With an external debt of $81.274 billion as curtains fall on 2019, Nigeria is inching towards “bankruptcy”, former President Olusegun Obasanjo said Friday.
Sending strong warning to the federal government on the Nigeria’s rising debt profile, Obasanjo said the nation’s debt grew by as much as 700 percent to N24.947 trillion ($81.274 billion), from $10.32 billion in just four years (2015).
He noted that the implication of the piling debts is that the country would have to commit half of its foreign earnings to servicing its current level of indebtedness.
Obasanjo was a keynote speaker at the “Why I am Alive” campaign celebration in Lagos, tagged “The Nigerian Story” created by media personality and chief executive of Eureka Productions, Caroline Moore.

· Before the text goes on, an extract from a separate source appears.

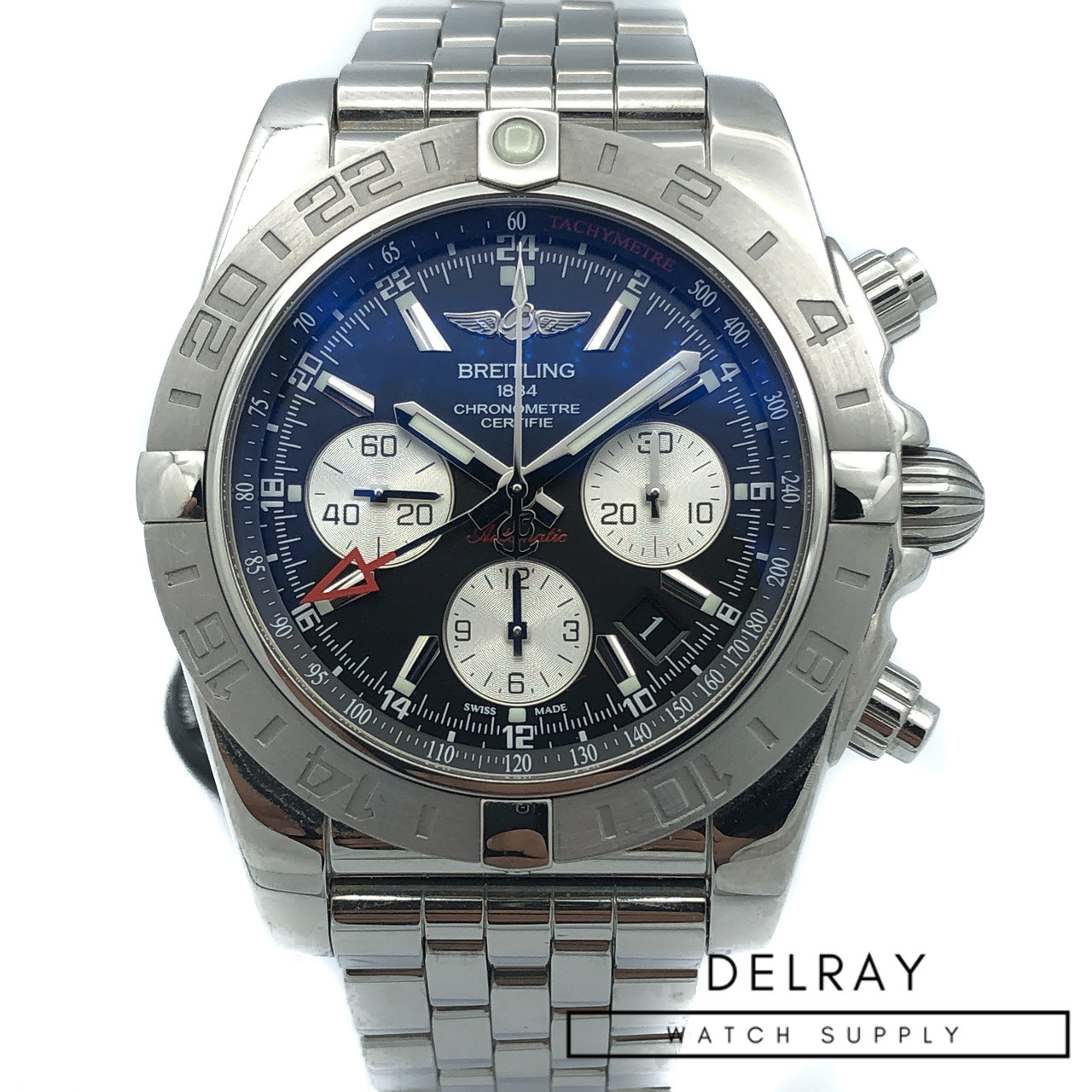 Breitling Chronomat 44 GMT *UNWORN*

The former President was at the helms between 1999 and 2007 following Nigeria’s return to civil rule. Prior to his second coming he had served as military head of state between 1976 and 1979.
Obasanjo who got many accolades for overseeing the debt pardon/repayment of external debt owed the Paris Club cartel up to the tune of $30 billion during his tenure in office said “Such a situation (the rising debt profile) talks about impending bankruptcy.”

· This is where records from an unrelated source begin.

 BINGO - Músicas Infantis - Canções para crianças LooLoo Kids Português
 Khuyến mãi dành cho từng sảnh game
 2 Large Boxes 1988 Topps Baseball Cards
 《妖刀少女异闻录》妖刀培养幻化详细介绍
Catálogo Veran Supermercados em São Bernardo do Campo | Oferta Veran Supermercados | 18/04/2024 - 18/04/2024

He averred that “no entity can survive while devoting 50 percent of its revenue to debt servicing.”
He explained that the current budget out of which Nigeria spends 25 percent to service debt “is not the country’s total earning; a lot of it is also borrowing. Simply put, we are borrowing to service what we have borrowed and yet we are borrowing more.
“I do not need the brain of any genius to conclude that those who use statistics to dig us deeper into debt are our enemies: statistics can be used to serve any purpose, and that is why Winston Churchill talked of lies, damn lies and statistics, meaning statistics can be made master of lies.”
Calling for national dialogue or debate on Nigeria’s short, medium and long-term plans as a nation, Obasanjo said his biggest worry was that, with the scale of debts the country was walking into, “there are already fiscal challenges to meet(ing) our obligations.”